* **Task requirements**
From first line to last, transcribe the listing exactly and skip any image.

* **Data to use**

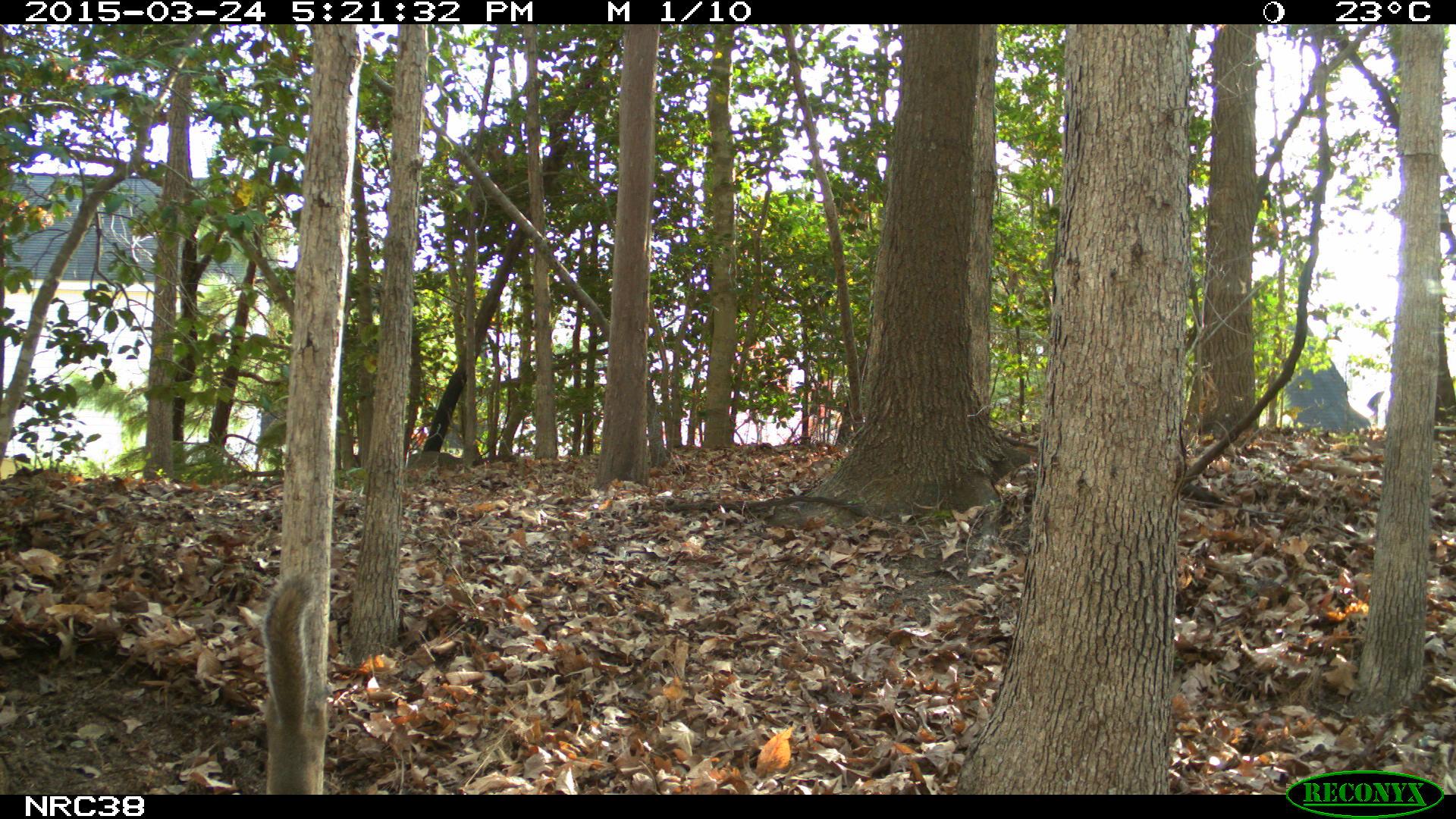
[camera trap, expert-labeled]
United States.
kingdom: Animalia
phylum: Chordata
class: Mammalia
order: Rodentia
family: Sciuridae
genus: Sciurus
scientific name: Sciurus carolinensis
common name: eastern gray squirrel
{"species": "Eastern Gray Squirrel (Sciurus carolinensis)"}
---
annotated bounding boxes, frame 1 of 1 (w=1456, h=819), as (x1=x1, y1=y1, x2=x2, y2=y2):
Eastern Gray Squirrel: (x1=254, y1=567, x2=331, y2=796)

* **Reply to the exercise**
[camera trap, expert-labeled]
United States.
kingdom: Animalia
phylum: Chordata
class: Mammalia
order: Rodentia
family: Sciuridae
genus: Sciurus
scientific name: Sciurus carolinensis
common name: eastern gray squirrel
{"species": "Eastern Gray Squirrel (Sciurus carolinensis)"}
---
annotated bounding boxes, frame 1 of 1 (w=1456, h=819), as (x1=x1, y1=y1, x2=x2, y2=y2):
Eastern Gray Squirrel: (x1=254, y1=567, x2=331, y2=796)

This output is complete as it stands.